After relocating from another state to take a compliance role with a large bank, the plaintiff in Calabro v. Northern Trust Corporation, 2017 IL App (1st) 163079-U, was fired after only two weeks on the job for failing to disclose his forced removal from a prior compliance position.
When the employer wouldn’t spill the tea on the snitch’s identity, plaintiff sued. The trial court dismissed plaintiff’s pre-suit discovery petition and plaintiff appealed.
Affirming, the Court construed pre-suit discovery requests under Supreme Court Rule 224 narrowly. That rule allows a petitioner to discover the identity of someone who may be responsible in damages to petitioner.
To initiate a request for discovery under Rule 224, the petitioner files a verified petition that names as defendant the person(s) from whom discovery is sought and states why discovery (along with a description of the discovery sought) is necessary. An order granting a Rule 224 petition is limited to allowing the plaintiff to learn the identity of the responsible party or to at least depose him/her.
To show that discovery is necessary, the petitioner must present sufficient allegations of actionable harm to survive a Section 2-615 motion to dismiss. That is, the petition must state sufficient facts to state a recognized cause of action.
But Rule 224 limits discovery to the identity of someone who may be responsible to the petitioner. A petitioner cannot use Rule 224 to engage in a “vague and speculative quest to determine whether a cause of action actually exists.”
Here, the petitioner didn’t know what was actually said by the third party respondent. The Court viewed this as a tacit admission the plaintiff didn’t know if he had a valid claim.
The Court then focused on the veracity of the third-party’s statement. To be actionable, an intentional interference claim requires the supply of false data about a plaintiff. Accurate and truthful information, no matter how harmful, cannot underlie an intentional interference action. This is because allowing someone to sue on truthful information violates the First Amendment (to the Constitution) and chills free speech.

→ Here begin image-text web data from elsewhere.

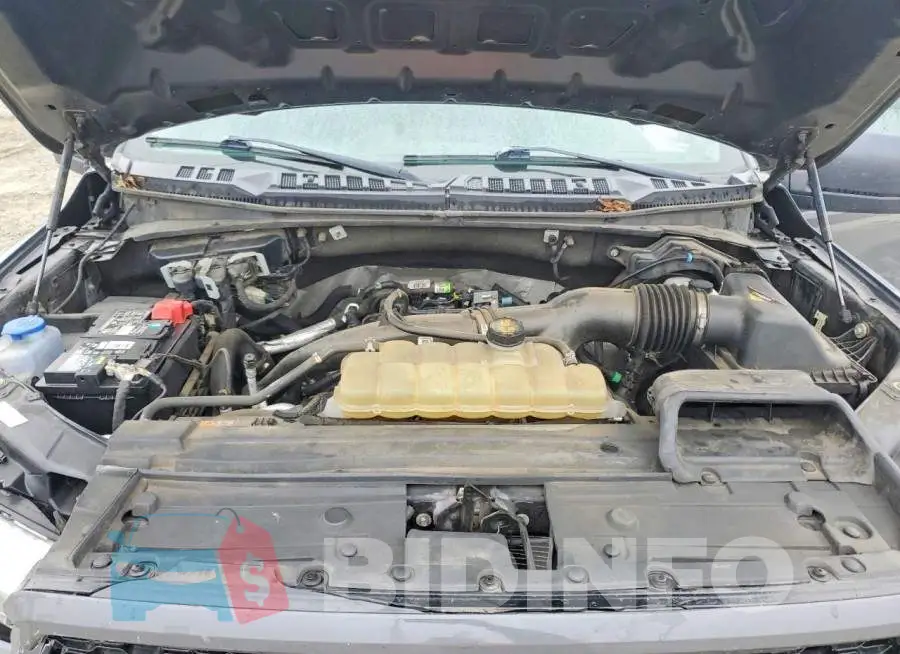 1FTEW1EP8LFA40683 Photo# 11
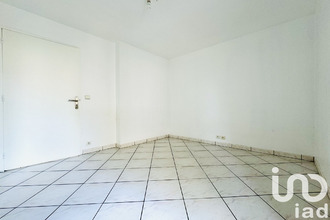 achat maison chantepie 35135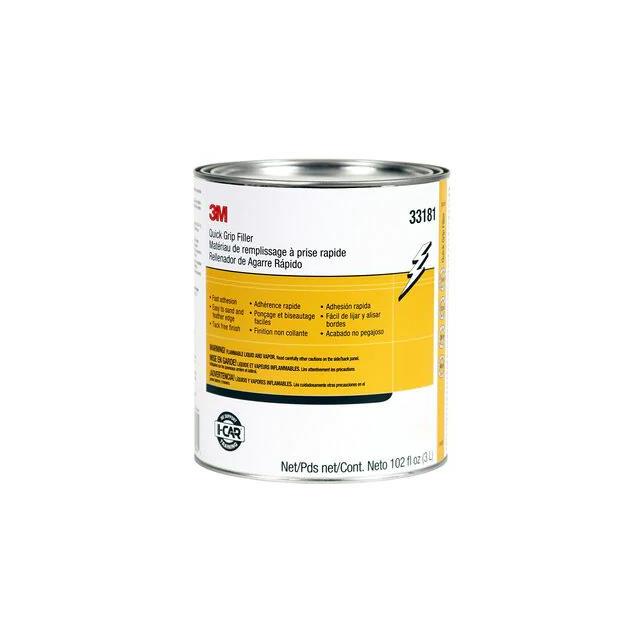 3M_00261ES
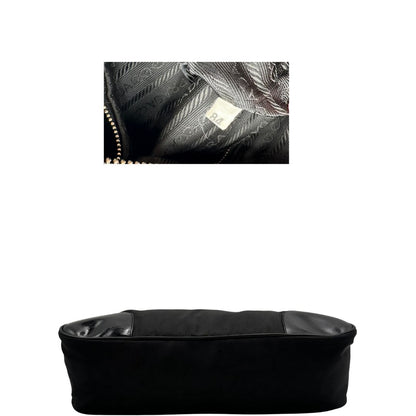 Borsa a spalla Prada
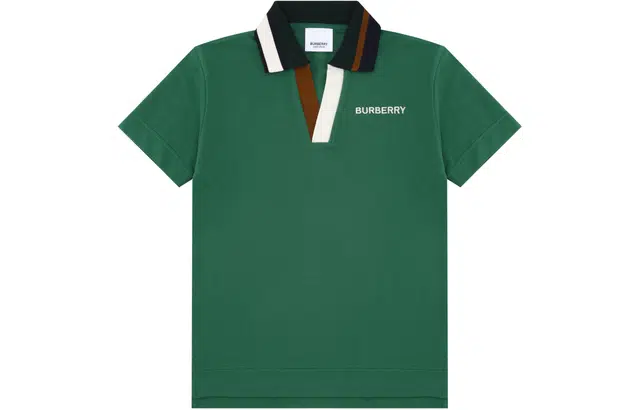 Burberry Polo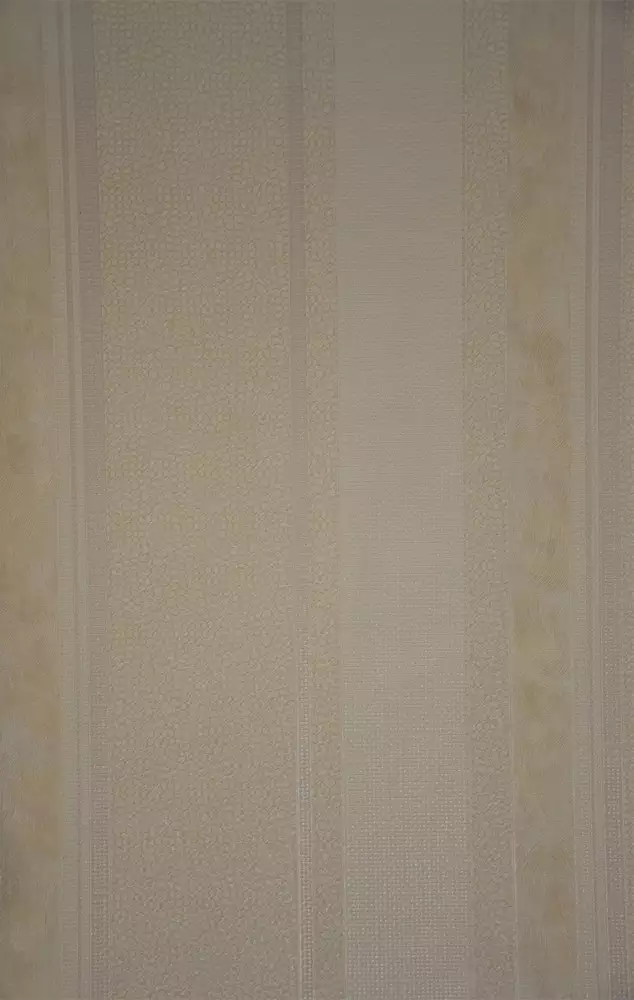 ARTE-PM151241- (Copy)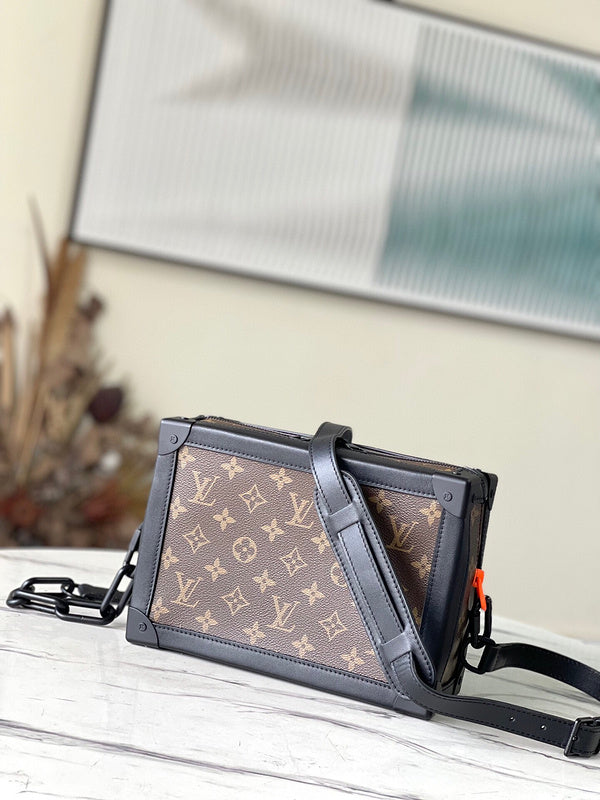 Fashion LTB-bags - 4739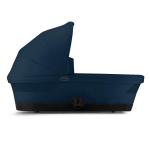 Люлька Cybex, темно-синий - фото 5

Truthful statement immunity is also supported by Section 772 of the Restatement (Second) of Torts which immunizes truthful information from contract interference liability. [(¶¶ 18-19]. And since the plaintiff’s claim was based on true information – that plaintiff was fired from his last job – the prospective interference claim was doomed to fail.
Afterwords:
This case portrays an interesting application of Rule 224 – a device often employed in the personal injury context. While the rule provides a valuable tool for plaintiffs trying to identify possible defendants, it doesn’t allow a freewheeling “fishing expedition,” The petitioner must still state a colorable claim. In this case, the Court viewed the potential for stifling free speech more worrisome than the individual plaintiff’s private contract rights.